• BRANO DA ESAMINARE:
************
Per l'Europa correvano ancora i brividi del '48, quando la rivoluzione era penetrata anche a Vienna; era stato appunto codesto scoppio di uragano che avea ribadito in Cavour il convincimento di una politica liberale e progressiva. Ma in quanti pochi a seguirlo!
Poichè la paura dominava gli uni, il furore acciecava gli altri e il vecchio spirito europeo stava coi primi. I principi italiani, nell'Emilia, a Napoli, ne erano incatenati; il papa scagliava l'anatema al Piemonte, e fin la Francia, terrorizzata dal colpo di stato di Napoleone III, appariva nel momento un'incomoda vicina, dalla quale i costituzionali subalpini non speravano consigli ed incoraggiamenti. Doveano star paghi delle lontane e platoniche simpatie dei whigs inglesi.
D'altra parte, non erano spente le ire, ne sopite le audacie dei demagoghi, alleati con tutti i vinti del '48, coi reduci di tutte le insurrezioni, di tutte le barricate: dispersi per la Svizzera, per l'Inghilterra o rifugiati in Piemonte.
Le potenze centrali, Prussia e Confederazione germanica, si tenevano mute, avvinte all'Austria: Niccolò di Russia ricordava all'Europa di essere il depositario del 1815, il personale avversario delle Costituzioni.
Correvano presentimenti sinistri.
L'Ungheria fremeva ricordando i suoi martiri; la Polonia rodevasi, debellata non vinta, e quel tricolore innalzato là, ai piedi delle Alpi, segnacolo di agitazione, speranza di rivoluzionari, intorno al quale si raccoglievano profughi e parlavano di nazionalità, di indipendenza; quel vessillo che copriva coll'allegria de' suoi colori festosi una costituzione ed un parlamento, sembrava una provocazione, una sfida.
Il Piemonte era il temuto ribelle!
Comporre negli animi la concordia, la fede negli ordini nuovi, rassicurare l'Europa serbando fede alla causa italiana, preparare Re, parlamento e popolo agli ardimenti, creare in Piemonte una coscienza patriottica suscitandovi l'ardore dello spirito nazionale, infondere negli uni la confidenza e l'audacia, negli altri la prudenza, effondere sovra tutti il magico alito della libertà, questo fu il grande, il magnifico pensiero di Cavour.
************
[Dati per la comprensione dei grafici]

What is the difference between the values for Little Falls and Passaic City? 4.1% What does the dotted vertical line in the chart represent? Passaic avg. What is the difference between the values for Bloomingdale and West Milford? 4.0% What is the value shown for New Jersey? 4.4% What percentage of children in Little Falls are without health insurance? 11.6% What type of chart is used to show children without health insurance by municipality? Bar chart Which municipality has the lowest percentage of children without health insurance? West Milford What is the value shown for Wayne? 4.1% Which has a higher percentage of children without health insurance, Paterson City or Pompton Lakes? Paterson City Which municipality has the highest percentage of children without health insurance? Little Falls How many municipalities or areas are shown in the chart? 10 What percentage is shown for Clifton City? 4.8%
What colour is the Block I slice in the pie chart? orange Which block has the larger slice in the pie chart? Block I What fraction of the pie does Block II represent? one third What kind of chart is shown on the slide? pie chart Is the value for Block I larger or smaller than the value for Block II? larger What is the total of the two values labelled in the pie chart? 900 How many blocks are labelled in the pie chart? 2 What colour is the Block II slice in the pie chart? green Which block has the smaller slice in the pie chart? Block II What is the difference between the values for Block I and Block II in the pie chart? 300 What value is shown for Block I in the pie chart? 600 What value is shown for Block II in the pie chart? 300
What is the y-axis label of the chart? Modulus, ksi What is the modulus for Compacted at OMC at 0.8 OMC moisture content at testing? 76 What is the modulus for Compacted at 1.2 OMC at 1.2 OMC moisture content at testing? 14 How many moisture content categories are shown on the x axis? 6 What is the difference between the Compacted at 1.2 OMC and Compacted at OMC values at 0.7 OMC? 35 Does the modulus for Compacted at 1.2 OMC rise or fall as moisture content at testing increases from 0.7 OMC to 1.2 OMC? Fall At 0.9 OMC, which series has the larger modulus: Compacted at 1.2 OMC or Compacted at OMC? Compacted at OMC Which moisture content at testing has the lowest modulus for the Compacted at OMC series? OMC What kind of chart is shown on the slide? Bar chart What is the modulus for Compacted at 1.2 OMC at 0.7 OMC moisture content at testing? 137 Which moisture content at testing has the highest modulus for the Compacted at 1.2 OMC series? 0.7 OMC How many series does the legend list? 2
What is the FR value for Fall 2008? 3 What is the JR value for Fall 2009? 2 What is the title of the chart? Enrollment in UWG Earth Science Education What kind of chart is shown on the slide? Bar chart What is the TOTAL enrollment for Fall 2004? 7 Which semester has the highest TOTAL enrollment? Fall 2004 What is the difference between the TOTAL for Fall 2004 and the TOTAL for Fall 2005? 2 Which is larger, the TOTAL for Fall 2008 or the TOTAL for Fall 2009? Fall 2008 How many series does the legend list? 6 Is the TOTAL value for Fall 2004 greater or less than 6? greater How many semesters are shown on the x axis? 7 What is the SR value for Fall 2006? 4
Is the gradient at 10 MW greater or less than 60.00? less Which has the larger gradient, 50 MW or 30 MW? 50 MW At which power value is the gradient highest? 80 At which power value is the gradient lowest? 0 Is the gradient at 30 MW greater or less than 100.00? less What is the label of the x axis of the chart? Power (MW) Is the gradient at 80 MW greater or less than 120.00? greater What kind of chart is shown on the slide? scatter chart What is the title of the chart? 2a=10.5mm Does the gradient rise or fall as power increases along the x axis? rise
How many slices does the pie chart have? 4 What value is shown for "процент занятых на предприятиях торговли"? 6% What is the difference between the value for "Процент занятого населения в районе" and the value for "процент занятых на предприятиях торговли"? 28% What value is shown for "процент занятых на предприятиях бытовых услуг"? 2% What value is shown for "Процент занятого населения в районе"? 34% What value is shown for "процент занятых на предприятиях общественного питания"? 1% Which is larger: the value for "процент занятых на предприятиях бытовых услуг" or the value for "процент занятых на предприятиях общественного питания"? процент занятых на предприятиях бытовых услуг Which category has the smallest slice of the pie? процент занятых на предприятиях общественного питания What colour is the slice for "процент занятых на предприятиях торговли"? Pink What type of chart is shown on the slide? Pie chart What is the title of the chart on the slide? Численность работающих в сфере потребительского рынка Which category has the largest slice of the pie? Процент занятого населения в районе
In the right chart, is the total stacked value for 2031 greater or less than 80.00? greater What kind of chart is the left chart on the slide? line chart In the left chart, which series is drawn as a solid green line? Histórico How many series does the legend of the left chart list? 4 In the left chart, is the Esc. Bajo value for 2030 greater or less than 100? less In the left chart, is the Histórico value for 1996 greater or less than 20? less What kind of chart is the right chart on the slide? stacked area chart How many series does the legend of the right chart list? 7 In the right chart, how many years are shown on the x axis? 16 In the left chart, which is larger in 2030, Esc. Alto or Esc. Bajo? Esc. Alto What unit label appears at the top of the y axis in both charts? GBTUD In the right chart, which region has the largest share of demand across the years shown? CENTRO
************
• ESERCIZI DA SVOLGERE:
A) Copia dal brano su Cavour il passo che va da "D'altra parte, non" a "avversario delle Costituzioni.".
B) Riassumi il brano su Cavour in due frasi.
Le voci non hanno alcun legame con il brano su Cavour.

• RISPOSTE SCRITTE:
A)
D'altra parte, non erano spente le ire, ne sopite le audacie dei demagoghi, alleati con tutti i vinti del '48, coi reduci di tutte le insurrezioni, di tutte le barricate: dispersi per la Svizzera, per l'Inghilterra o rifugiati in Piemonte.
Le potenze centrali, Prussia e Confederazione germanica, si tenevano mute, avvinte all'Austria: Niccolò di Russia ricordava all'Europa di essere il depositario del 1815, il personale avversario delle Costituzioni.

B) Dopo il '48 in Europa dominavano la paura e il furore, e il Piemonte costituzionale, circondato da principi italiani, papa, Francia, potenze centrali legate all'Austria e una Russia avversa alle Costituzioni, era visto come il temuto ribelle. Il grande pensiero di Cavour fu rassicurare l'Europa restando fedele alla causa italiana, preparare re, parlamento e popolo agli ardimenti e creare in Piemonte una coscienza patriottica.